» **TASK PROMPT**
The word to find is "Light". Copy each line of the material that contains it.

» **RAW DATA**
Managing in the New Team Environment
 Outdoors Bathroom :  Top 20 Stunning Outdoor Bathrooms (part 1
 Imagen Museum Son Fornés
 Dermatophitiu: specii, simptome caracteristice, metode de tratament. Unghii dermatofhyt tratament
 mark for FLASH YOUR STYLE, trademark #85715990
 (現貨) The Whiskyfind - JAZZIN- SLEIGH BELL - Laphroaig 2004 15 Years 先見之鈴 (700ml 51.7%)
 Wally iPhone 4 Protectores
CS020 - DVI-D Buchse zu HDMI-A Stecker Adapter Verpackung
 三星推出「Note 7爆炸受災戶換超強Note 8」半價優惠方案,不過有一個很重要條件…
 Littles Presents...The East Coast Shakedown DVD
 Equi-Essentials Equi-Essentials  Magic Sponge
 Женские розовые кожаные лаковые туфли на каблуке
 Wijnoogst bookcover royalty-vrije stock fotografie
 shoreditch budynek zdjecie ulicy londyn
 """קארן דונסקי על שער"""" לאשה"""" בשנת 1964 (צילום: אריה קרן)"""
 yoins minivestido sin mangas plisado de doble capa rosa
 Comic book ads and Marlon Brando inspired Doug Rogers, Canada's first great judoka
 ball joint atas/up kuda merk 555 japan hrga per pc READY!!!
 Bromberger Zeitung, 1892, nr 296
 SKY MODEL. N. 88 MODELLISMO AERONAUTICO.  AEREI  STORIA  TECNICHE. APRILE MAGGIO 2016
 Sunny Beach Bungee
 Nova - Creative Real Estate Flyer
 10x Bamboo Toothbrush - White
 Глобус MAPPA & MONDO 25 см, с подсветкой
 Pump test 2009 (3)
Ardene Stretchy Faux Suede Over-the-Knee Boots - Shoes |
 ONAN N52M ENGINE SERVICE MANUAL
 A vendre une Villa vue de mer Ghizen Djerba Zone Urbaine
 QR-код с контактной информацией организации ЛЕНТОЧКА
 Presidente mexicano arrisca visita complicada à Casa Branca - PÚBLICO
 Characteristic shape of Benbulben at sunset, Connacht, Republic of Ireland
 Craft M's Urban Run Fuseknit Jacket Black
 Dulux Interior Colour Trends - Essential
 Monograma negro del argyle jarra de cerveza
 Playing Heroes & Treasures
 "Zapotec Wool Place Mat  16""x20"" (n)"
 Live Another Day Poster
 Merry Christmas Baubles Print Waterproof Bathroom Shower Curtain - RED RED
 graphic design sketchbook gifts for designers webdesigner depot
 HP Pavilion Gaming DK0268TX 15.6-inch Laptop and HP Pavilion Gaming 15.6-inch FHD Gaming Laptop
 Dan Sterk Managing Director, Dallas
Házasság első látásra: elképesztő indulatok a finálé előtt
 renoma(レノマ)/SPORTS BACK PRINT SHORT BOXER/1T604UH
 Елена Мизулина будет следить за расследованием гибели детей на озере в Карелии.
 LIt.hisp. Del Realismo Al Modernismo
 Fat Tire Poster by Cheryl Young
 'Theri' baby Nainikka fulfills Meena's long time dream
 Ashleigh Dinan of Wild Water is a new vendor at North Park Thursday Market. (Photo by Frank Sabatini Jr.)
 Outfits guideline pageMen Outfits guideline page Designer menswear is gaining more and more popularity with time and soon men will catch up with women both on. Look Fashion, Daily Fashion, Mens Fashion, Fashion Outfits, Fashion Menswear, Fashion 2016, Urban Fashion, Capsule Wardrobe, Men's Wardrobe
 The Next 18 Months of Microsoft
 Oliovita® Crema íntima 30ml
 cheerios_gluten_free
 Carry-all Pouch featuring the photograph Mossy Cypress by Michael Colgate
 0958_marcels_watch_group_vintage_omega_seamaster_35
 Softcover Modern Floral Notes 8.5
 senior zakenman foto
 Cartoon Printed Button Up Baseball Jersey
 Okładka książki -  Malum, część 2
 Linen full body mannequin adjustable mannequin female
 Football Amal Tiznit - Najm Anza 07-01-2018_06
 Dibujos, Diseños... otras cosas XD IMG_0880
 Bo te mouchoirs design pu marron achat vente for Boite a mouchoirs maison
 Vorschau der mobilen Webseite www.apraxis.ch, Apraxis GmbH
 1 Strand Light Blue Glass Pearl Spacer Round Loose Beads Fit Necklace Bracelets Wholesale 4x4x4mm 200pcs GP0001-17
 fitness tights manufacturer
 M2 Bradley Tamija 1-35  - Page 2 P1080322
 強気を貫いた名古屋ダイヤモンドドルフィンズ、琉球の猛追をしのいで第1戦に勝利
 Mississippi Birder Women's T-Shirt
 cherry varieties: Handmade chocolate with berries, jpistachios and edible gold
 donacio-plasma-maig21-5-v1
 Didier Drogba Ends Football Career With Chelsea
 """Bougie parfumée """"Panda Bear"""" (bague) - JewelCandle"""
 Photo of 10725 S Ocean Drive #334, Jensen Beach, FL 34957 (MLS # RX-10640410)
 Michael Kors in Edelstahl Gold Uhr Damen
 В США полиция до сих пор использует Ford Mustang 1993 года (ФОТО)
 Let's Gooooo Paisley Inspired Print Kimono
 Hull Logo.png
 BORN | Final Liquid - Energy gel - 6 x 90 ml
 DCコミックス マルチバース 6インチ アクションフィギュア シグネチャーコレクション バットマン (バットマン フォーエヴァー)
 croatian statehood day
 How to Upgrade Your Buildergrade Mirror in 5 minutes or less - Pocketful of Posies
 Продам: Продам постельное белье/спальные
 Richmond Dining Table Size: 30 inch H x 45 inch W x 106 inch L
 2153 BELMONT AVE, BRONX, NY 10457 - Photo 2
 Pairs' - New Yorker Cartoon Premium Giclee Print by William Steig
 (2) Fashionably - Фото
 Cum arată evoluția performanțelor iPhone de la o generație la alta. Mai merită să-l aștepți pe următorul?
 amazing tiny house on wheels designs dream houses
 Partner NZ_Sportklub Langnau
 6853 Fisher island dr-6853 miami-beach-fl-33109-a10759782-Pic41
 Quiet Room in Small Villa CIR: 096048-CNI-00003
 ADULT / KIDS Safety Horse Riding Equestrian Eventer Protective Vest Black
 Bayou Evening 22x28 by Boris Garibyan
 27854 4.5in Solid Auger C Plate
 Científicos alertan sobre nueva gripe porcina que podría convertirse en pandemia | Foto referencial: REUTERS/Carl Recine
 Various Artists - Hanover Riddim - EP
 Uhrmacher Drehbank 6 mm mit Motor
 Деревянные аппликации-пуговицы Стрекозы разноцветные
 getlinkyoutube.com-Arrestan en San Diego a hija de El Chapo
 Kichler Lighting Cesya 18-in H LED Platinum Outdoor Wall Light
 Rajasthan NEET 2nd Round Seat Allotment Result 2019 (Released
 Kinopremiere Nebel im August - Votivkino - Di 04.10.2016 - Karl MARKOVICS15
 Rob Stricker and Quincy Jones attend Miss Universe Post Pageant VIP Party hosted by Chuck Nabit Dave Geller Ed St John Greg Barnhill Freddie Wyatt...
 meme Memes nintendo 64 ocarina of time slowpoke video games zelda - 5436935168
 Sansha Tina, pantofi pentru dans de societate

» **ANSWER BOX**
 1 Strand Light Blue Glass Pearl Spacer Round Loose Beads Fit Necklace Bracelets Wholesale 4x4x4mm 200pcs GP0001-17
 Kichler Lighting Cesya 18-in H LED Platinum Outdoor Wall Light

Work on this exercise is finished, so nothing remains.